As the world slowly opened up, we organized another conference titled “Spiced Islam and Textual Circulations: India, Indonesia and the Indian Ocean,” held on 28-29 November 2022 at Universitas Islam Negeri, Jakarta. More than twenty specialists discussed the intellectual and textual circulations between Islamized South and Southeast Asia, exploring their role in socio-cultural formations and transformations. Several participants emphasized that the mystical, ethical, legal, literary, culinary, commercial, and codicological dimensions of textual corpora – in all their diversity – provided a comparative lens to study cultural contact at large. The vernacularization of Islam in particular proved to be a fascinatingly detailed story of exchanges between different ports. Inspired by the discussions that ensued, we aim to organize a follow-up conference in 23-24 October 2023, focusing on the material cultural aspects of Islamic connections across the Bay of Bengal. The event will be co-organized by Universitas Islam Negeri, the Indonesian International Islamic University, and the Nahdlatul Ulama University of Indonesia, with funding from the Indonesian Ministry of Education and Culture.
A poetry reading at Index Books in Leiden, marking the release of In This Fragile World: Swahili Poetry of Commitment by Ustadh Mahmoud Mau. Left to right: Mahmoud Ahmed Abdulkadir (“Mahmoud Mau”), Farouk Topan, Clarissa Vierke, and Annachiara Raia.
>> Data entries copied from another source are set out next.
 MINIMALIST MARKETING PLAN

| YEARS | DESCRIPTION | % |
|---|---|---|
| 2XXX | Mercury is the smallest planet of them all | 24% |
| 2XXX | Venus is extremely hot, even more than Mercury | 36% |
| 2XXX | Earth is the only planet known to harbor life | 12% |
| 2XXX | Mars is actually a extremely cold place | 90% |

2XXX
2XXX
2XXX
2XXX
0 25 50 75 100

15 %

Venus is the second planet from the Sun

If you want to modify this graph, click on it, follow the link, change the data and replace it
The centrality of cultural exchanges – many of which remain poorly studied – also prompted us to organize a one-day workshop on a writing tradition from Kerala. Titled “Ponnāni Script versus Arabic Script? Scribal Practices among Muslims of Malabar,” the event was held on 19 June 2023 in collaboration with the Centre for Ḥaḍramī Studies at the Sabeelul Hidaya Islamic College in Malappuram. It foregrounded the impact of plurilingualism on the local scribal and calligraphic traditions. With a dozen specialists from the region and beyond, we explored the intricacies of a vernacular scribal style known in Malayalam as ponnāni lipi and in Arabic as khaṭṭ al-funnāni. The participants took different critical approaches to comprehend the nuances of this script and its long historical trajectories, relying on textual and material evidence.
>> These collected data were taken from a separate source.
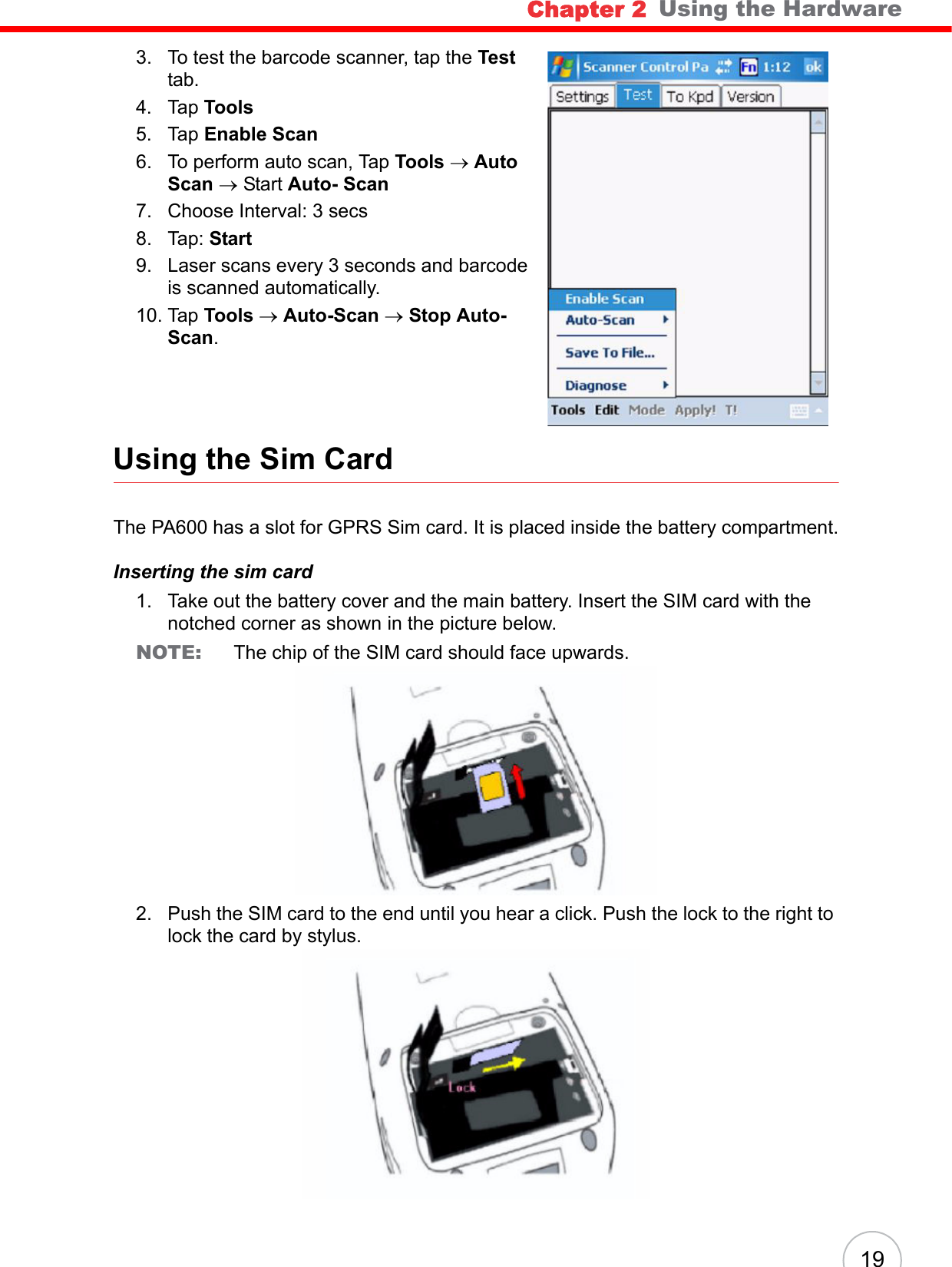 Chapter 2 Using the Hardware

3. To test the barcode scanner, tap the Test tab.
4. Tap Tools
5. Tap Enable Scan
6. To perform auto scan, Tap Tools → Auto Scan → Start Auto- Scan
7. Choose Interval: 3 secs
8. Tap: Start
9. Laser scans every 3 seconds and barcode is scanned automatically.
10. Tap Tools → Auto-Scan → Stop Auto-Scan.

Scanner Control Pa Fn 1:12 ok
Settings Test To Kpd Version
Enable Scan
Auto-Scan
Save To File...
Diagnose
Tools Edit Mode Apply! T!

Using the Sim Card

The PA600 has a slot for GPRS Sim card. It is placed inside the battery compartment.

Inserting the sim card
1. Take out the battery cover and the main battery. Insert the SIM card with the notched corner as shown in the picture below.
NOTE: The chip of the SIM card should face upwards.

2. Push the SIM card to the end until you hear a click. Push the lock to the right to lock the card by stylus.

Lock

19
Meanwhile, we have benefited from a visit to Europe by Mahmoud Ahmed Abdulkadir, who had been invited by the African Studies Centre and Leiden University Centre for the Arts in Society. Mr. Abdulkadir is a poet, imam, and intellectual from Lamu, Kenya, who is known for his critical voice in the face of social ills and injustices. Together with Annachiara Raia, we co-organized a roundtable discussion on commitment, Islam, and social justice in his Swahili poetry. Six invited scholars provided examples from their own fields and areas, followed by responses from Mr. Abdulkadir and finally a double book launch.
The coming year will bring closer collaborations with especially Indonesian institutes. The ICAS 13 conference held in Surabaya in 2024 is a perfect venue to strengthen our ties with existing partners, such as Airlangga University, and to forge new ones. Our long-standing plan to organize Indian Ocean winter schools, to which Covid put an untimely end, might perhaps be revived as well. In the end, it all depends on the input we receive from the growing community of affiliated Indian Ocean scholars around the world.
Mahmood Kooria is a Researcher at Leiden University and a Coordinator of the Leiden Centre for Indian Ocean Studies (LCIOS).
Tom Hoogervorst is a Researcher at the KITLV and a Coordinator of the Leiden Centre for Indian Ocean Studies (LCIOS).